TOPICAL TIPS
With the welcome rains that have fallen across much of the industry, growers have been busy planting, fertilising, fighting weeds, and even harvesting in the rain! Here are a few things to keep in mind for November and December.
Final harvests and carryover decisions
- If your local mill has not yet closed, be sure to get your crop off before it does so. Avoid a situation where you will need to manage unplanned carryover fields.
- Contact your local Pest & Disease team to inspect your carryover fields, and harvest any fields that may become eldana problems during the off season. Don’t be caught with eldana-infested cane in the off-crop!
- Any fields with > 20% of the stalks having flowered, should not be carried over if possible.
Weed Control
- Your farm may soon be closing for year-end break. Pay attention to weed control, especially on recently planted/ratooning fields. Don’t give your January self a headache with tall, hard-to-control weeds!
- Follow-up on problem weeds, particularly creeping grasses.
- In longer-cycle cane, monitor winter weeds in last season’s cane.
Prepare your replant fields for 2025
- Start planning your replant fields:
- Spray off your fields when the cane has reach knee height.
- Remember that your 2025 farm nursery fields need to be free of volunteers for 6-9 months – if you’re going to replant in Sept 2025, you need to have killed your last volunteer by January 2025!
- For commercial replant fields, plan for a volunteer-free fallow of at least three months.
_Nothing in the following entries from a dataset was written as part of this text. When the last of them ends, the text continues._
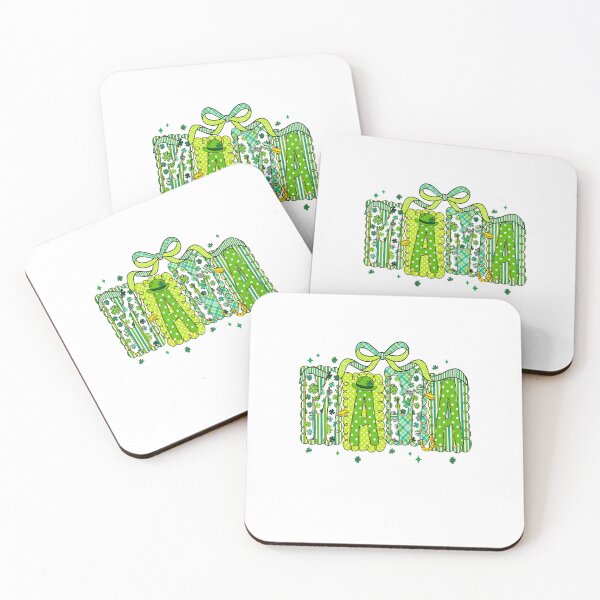 Item preview, St Patricks Day Mama Lucky Coquette designed and sold by ChristinDresner.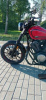 Yamaha XVS 950 Bolt r-spec, 2015 г.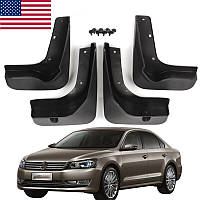 Бризговики Volkswagen Passat B7 USA Американець OEM STYLE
- Check on the effectiveness of chemical stool eradication. In sugarcane, nobody loves a volunteer.
- In high mosaic risk areas (e.g. KZN midlands), don’t plant between 1 November and 1 February.
Pests & Diseases
- Use manual or chemical roguing to clean smut-infested fields.
- Malelane / Komati: be on the lookout for outbreaks of Black Maize Beetle, as happened in 2023. Be on the lookout and contact SASRI Biosecurity (P&D) if you have any queries.
General husbandry and maintenance
- Now is a good time to plant a summer green manure crop.
- A tour of the farm during heavy rain is the best way of observing weaknesses in field layouts and where maintenance to roads and structures is required.
- Start planning your programme for next season.